8--KENTUCKY BEAR 15-1: Given the defections of Harlem Rocker and Recapturetheglory, he has earned much of the pre-race buzz as the most likely potential upsetter. After drawing off dramatically to win his debut going a mile at Gulfstream Park in January, he suffered through a rough trip and bled in the G2 Fountain of Youth before rebounding with a very good third at Keeneland. Working bullets since the Blue Grass, athletic colt appears fresh, fit and dangerous, indeed.
9--STEVIL 30-1: Hard to know where his Blue Grass race came from, given his prior form. Following an even try in the G2 Louisiana Derby, he finished ahead of eight rivals in the Blue Grass, beaten 2-½ lengths, after getting bumped soundly at the break and fanned a dozen wide into the Keeneland stretch. While the sample is small, trainer Nick Zito has done well with horses switching from synthetic tracks back to dirt. Will need an extremely fast pace to make a late impression, but that seems highly unlikely.
10--RILEY TUCKER 30-1: Placed in four graded stakes in a seven race career, he’s still eligible for preliminary allowances. Yet another three-year-old from the deep Ahmed Zayat Stables and trained by Bill Mott, colt has tactical speed and former Maryland kingpin Edgar Prado, an advantage on the sometimes quirky Pimlico oval. Performance figures jumped up big time in the Lexington. Hard to envision another forward move here, and that’s what it would take to be competitive.

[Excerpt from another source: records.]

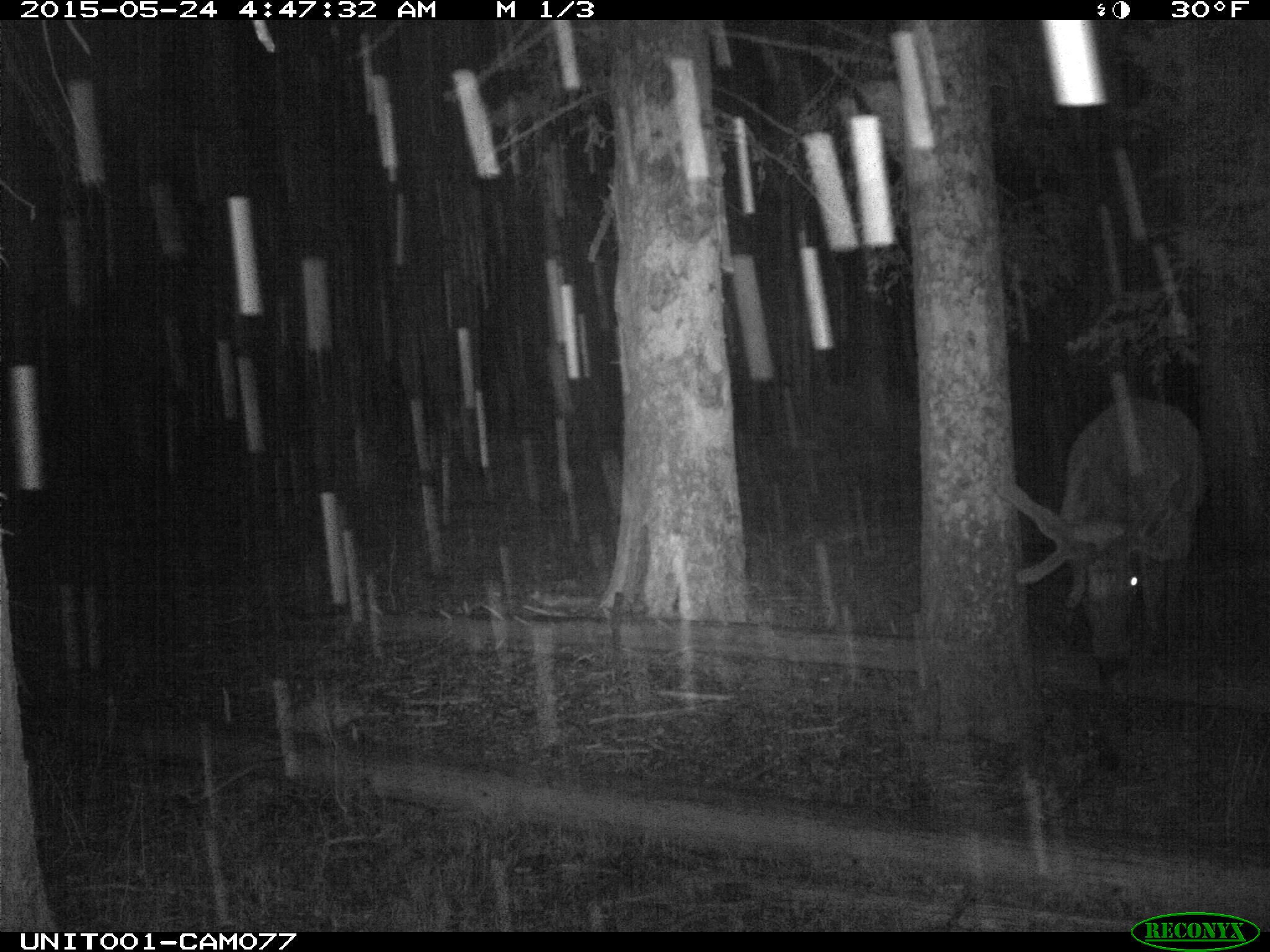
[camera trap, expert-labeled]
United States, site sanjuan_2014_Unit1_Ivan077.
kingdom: Animalia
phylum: Chordata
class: Mammalia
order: Artiodactyla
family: Cervidae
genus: Cervus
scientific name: Cervus elaphus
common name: red deer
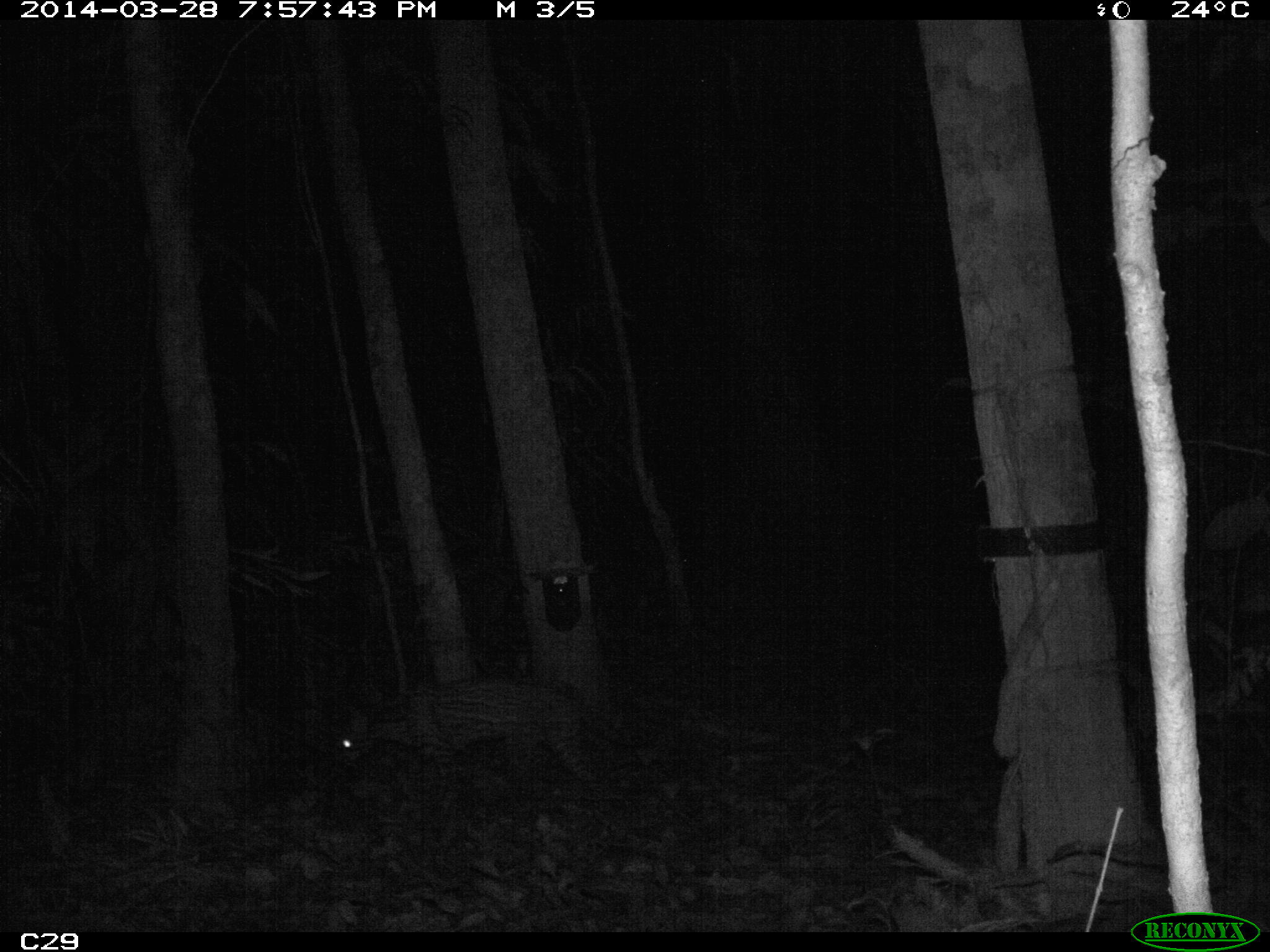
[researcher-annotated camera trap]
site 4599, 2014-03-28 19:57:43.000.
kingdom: Animalia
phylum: Chordata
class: Mammalia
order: Carnivora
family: Felidae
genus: Leopardus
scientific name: Leopardus pardalis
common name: ocelot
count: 1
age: adult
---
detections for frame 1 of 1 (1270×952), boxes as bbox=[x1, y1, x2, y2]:
leopardus pardalis: bbox=[331, 682, 624, 798]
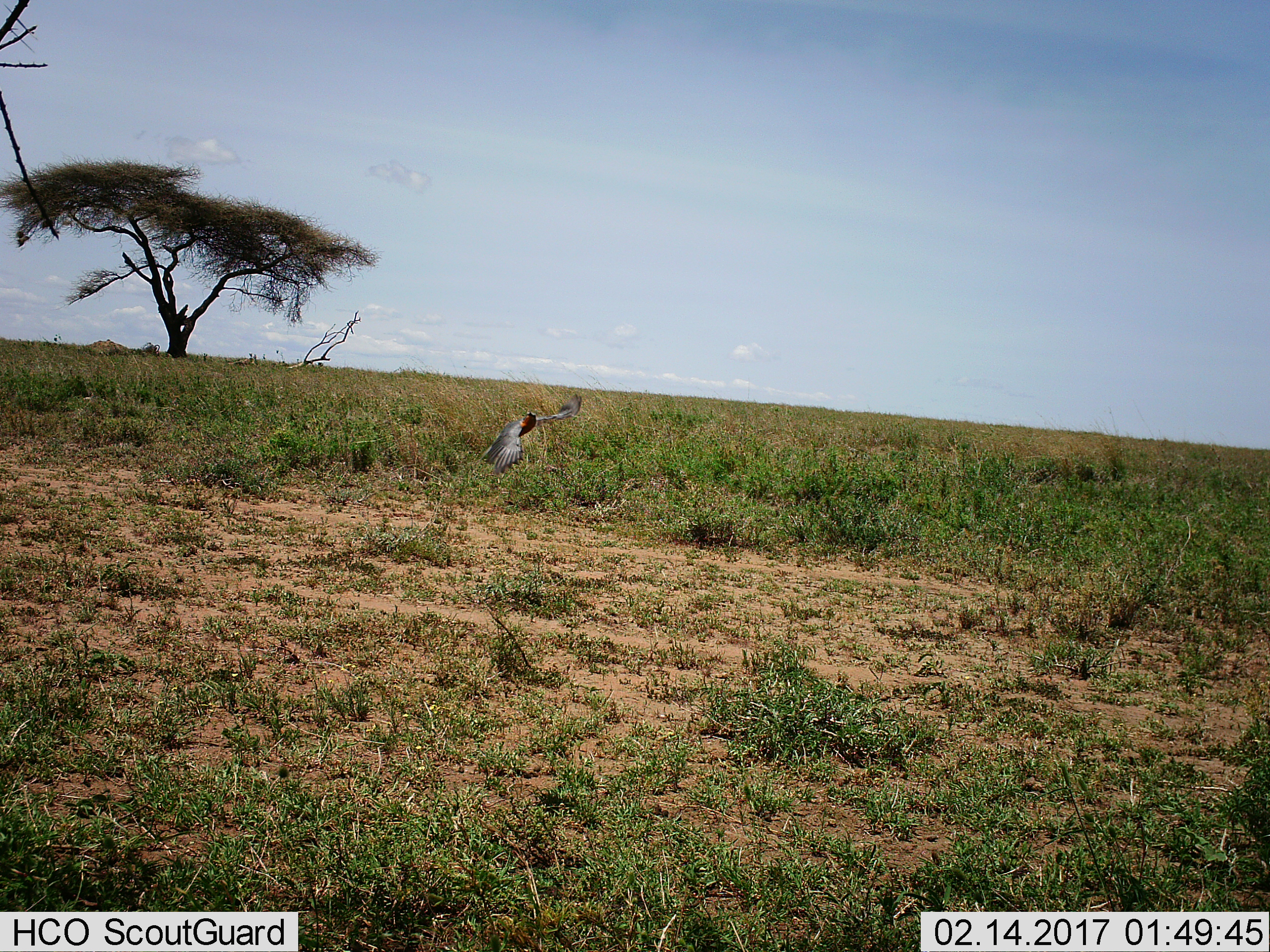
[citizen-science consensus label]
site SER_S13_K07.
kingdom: Animalia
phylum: Chordata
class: Aves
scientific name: Aves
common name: bird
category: birdother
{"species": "birdother (bird) (Aves)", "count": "1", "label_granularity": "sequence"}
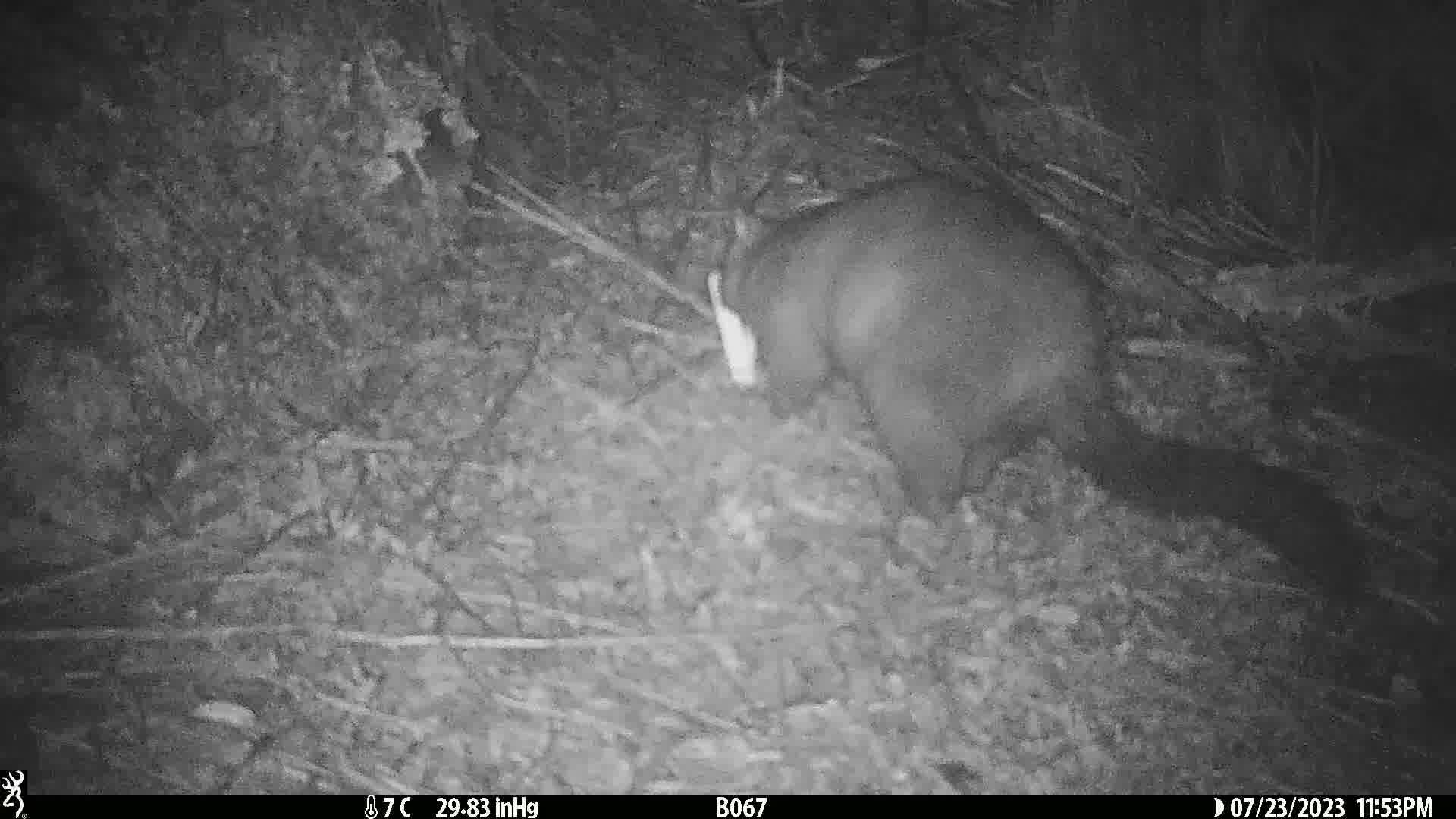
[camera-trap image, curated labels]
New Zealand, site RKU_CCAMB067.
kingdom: Animalia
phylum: Chordata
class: Mammalia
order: Diprotodontia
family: Phalangeridae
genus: Trichosurus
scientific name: Trichosurus vulpecula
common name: common brushtail possum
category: possum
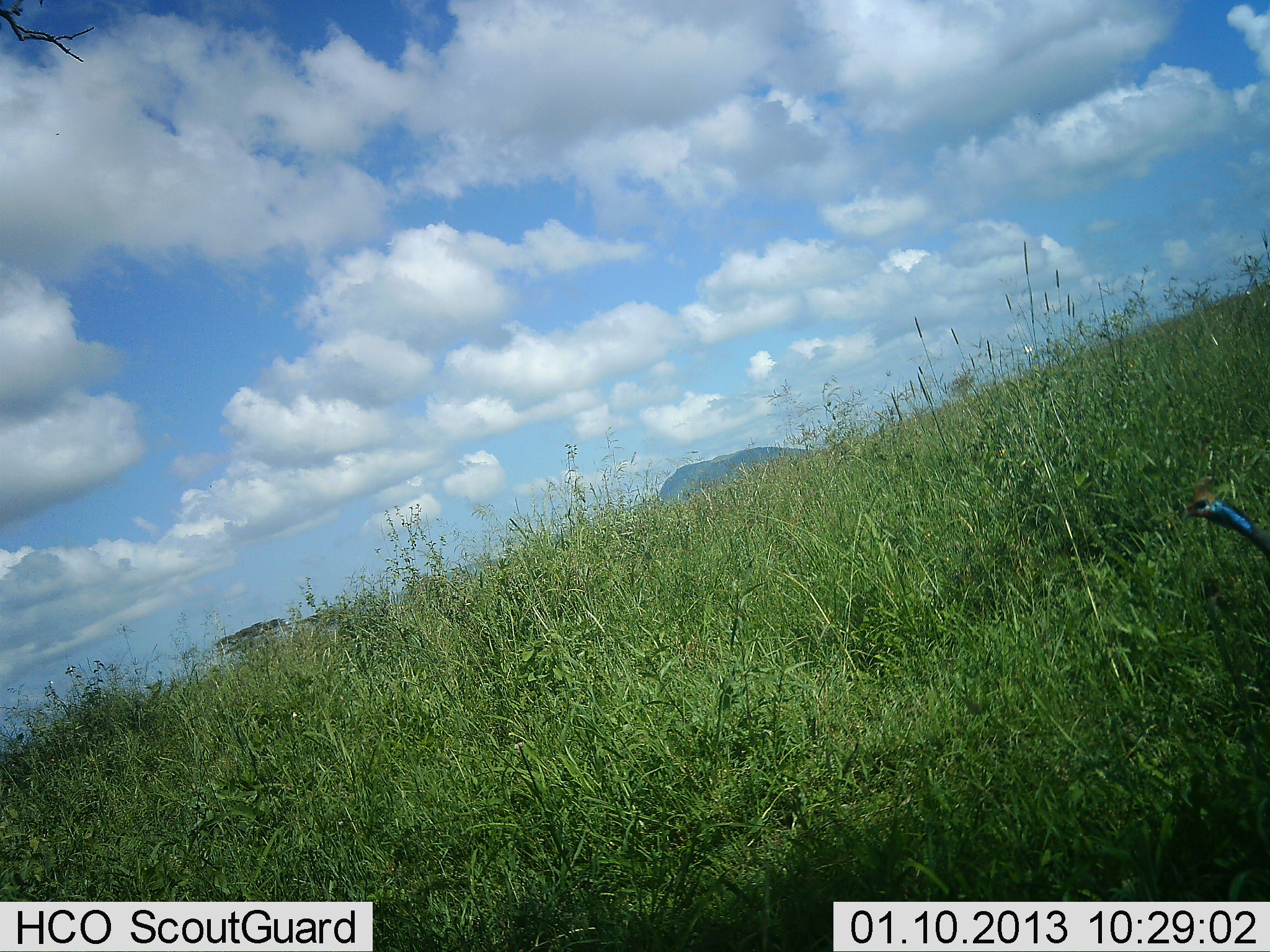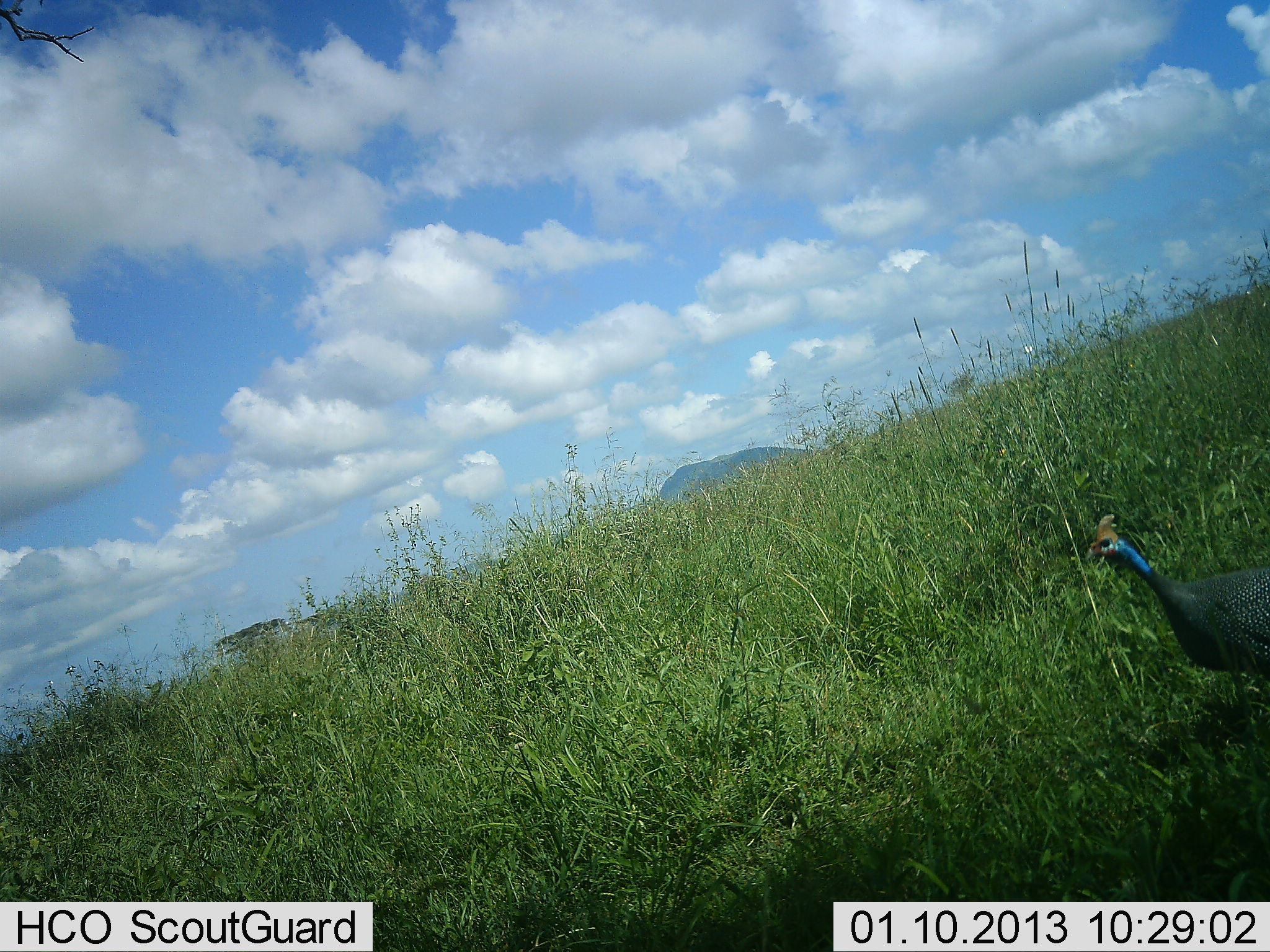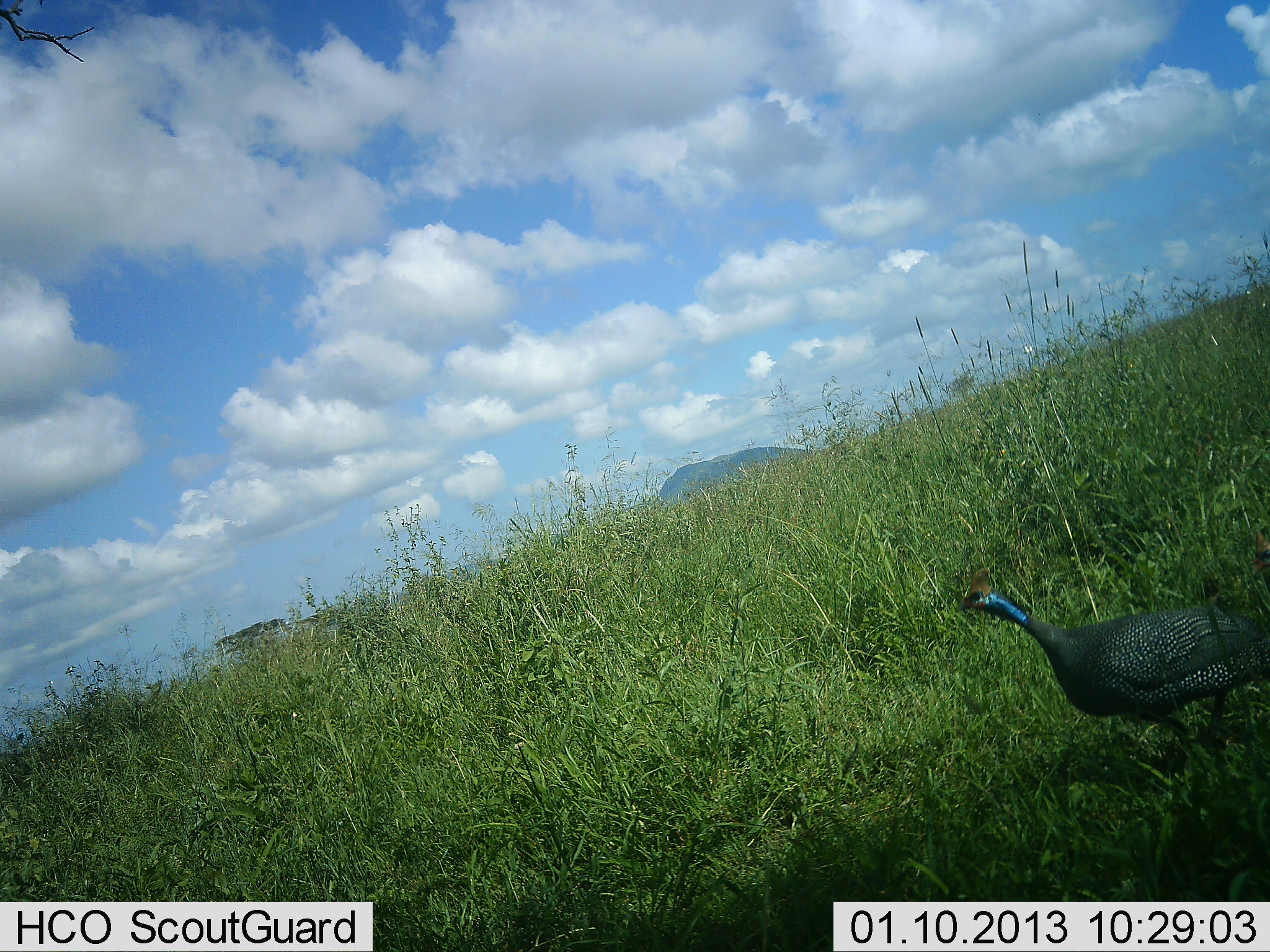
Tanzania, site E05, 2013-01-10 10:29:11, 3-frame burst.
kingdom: Animalia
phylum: Chordata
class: Aves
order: Galliformes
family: Numididae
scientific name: Numididae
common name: guinea fowl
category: guineafowl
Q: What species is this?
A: Guineafowl (guinea fowl) (Numididae).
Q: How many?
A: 1.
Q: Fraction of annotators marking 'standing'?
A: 0%.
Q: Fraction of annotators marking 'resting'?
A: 0%.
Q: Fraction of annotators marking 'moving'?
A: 100%.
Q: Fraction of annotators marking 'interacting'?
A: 0%.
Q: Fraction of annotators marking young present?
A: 0%.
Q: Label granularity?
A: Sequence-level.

11--GIANT MOON 30-1: Talented New York-bred had undefeated four-race career interrupted by hideously sloppy conditions in the Grade 3 Gotham, a surface that was so difficult for him to handle that Ramon Dominguez “took care of him” virtually the whole race. Rebounded nicely in the G1 Wood Memorial, beaten two lengths by Tale Of Ekati, the good Derby fourth. Earning a lifetime best pace figure in that race, and with a fast effort in early January as a foundation, further development is expected. Looms a live Preakness 133 longshot. Fast footing an absolute must.
12--GAYEGO 8-1: The early line second choice had quite a few things go wrong in Louisville. Coming off a career best effort, he figured to regress in the Derby. But that’s hard to tell because for the first three furlongs he suffered through the roughest trip imaginable, caught between rivals, checking severely, and was lucky not to fall. His energy was low following his final Derby workout and he had every right not to run well. So his Derby race proved nothing either way, he deserves another chance vs. Big Brown but certainly could have drawn much better.
13--HEY BYRN 20-1: Came to hand going long this winter at Gulfstream Park. His good mid-race move was lost behind the sensational performance of Big Brown in the Florida Derby. Subsequently, he was driving hard to win the G3 Holy Bull over moderate rivals. He’s been at his best as a mid-pack racer and has the ability to stalk the pace horses. How he will fare from the extreme outside position is anyone’s guess. Seriously up against it from out here; money prospects.